- Theatrical release poster
- Directed by: David Steinberg
- Written by: Dana Olsen; David Steinberg;
- Produced by: Claude Héroux
- Starring: John Candy; Joe Flaherty; Eugene Levy;
- Cinematography: Bobby Byrne
- Edited by: Donn Cambern
- Music by: Tom Scott
- Distributed by: Universal Pictures
- Release date: October 28, 1983;
- Running time: 84 minutes
- Countries: United States Canada
- Language: English
- Box office: $234,950

= Going Berserk =

1983 film by David Steinberg

Going Berserk is a 1983 American-Canadian comedy film starring John Candy, Joe Flaherty, and Eugene Levy and directed by David Steinberg.

==Plot==
John Bourgignon is an amiable chauffeur and would-be drummer who is engaged to Nancy, the daughter of the disapproving United States congressman Ed Reese.
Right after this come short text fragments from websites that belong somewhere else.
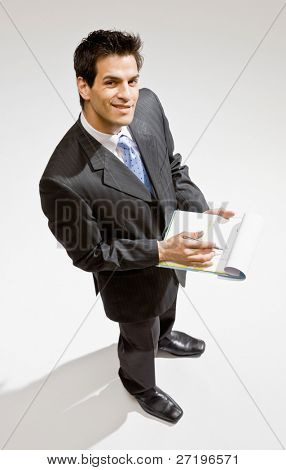 Confident businessman writing on clipboard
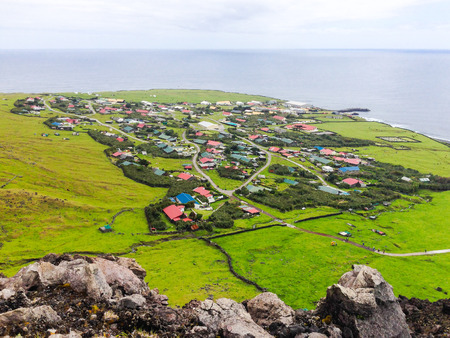 Photo pour Edinburgh of the Seven Seas town aerial panoramic view, Tristan da Cunha, the most remote inhabited island, South Atlantic Ocean, British Overseas Territory. - image libre de droit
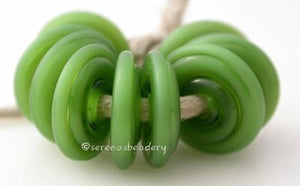 Mystic Green Tumbled Wavy Disk Spacer 10 tumbled wavy disks in mystic green2 sizes available: 11-12 mm with 1.5 mm hole or 13-14 mm with 2.5 mm holeprice is per 10 disks 11-12 mm 1.5 mm hole,12-13 mm 2.5 mm hole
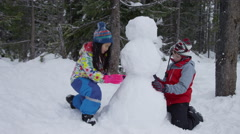 Two children building snowman together Stock Footage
As the wedding date approaches, John's sleazy film-director friend, Sal DiPasquale, blackmails the congressman into allowing him to record the ceremony. John has assorted misadventures, including being handcuffed to a dead man, running afoul of a motorcycle gang, and getting brainwashed by an aerobics cult that wants him to assassinate the congressman. The conditioning goes awry, causing John to behave like "a schmuck" and nearly ruin his engagement, but a second attempt appears to have the desired effect. At the wedding ceremony, John reveals he resisted the conditioning; the cultists are arrested, and John more or less saves the day and lives happily ever after.

==Reception==
The New York Times review stated, "John Candy is easily the funniest thing in Going Berserk, an affably stupid comedy that's saddled with too much plot and that hasn't nearly enough energy to go with it." Vulture Hound wrote, "Going Berserk co-written by Dana Olsen misses the mark with its bare minimum of plot to get us from scene to scene that reference films/tv shows you’d rather being watching than this movie."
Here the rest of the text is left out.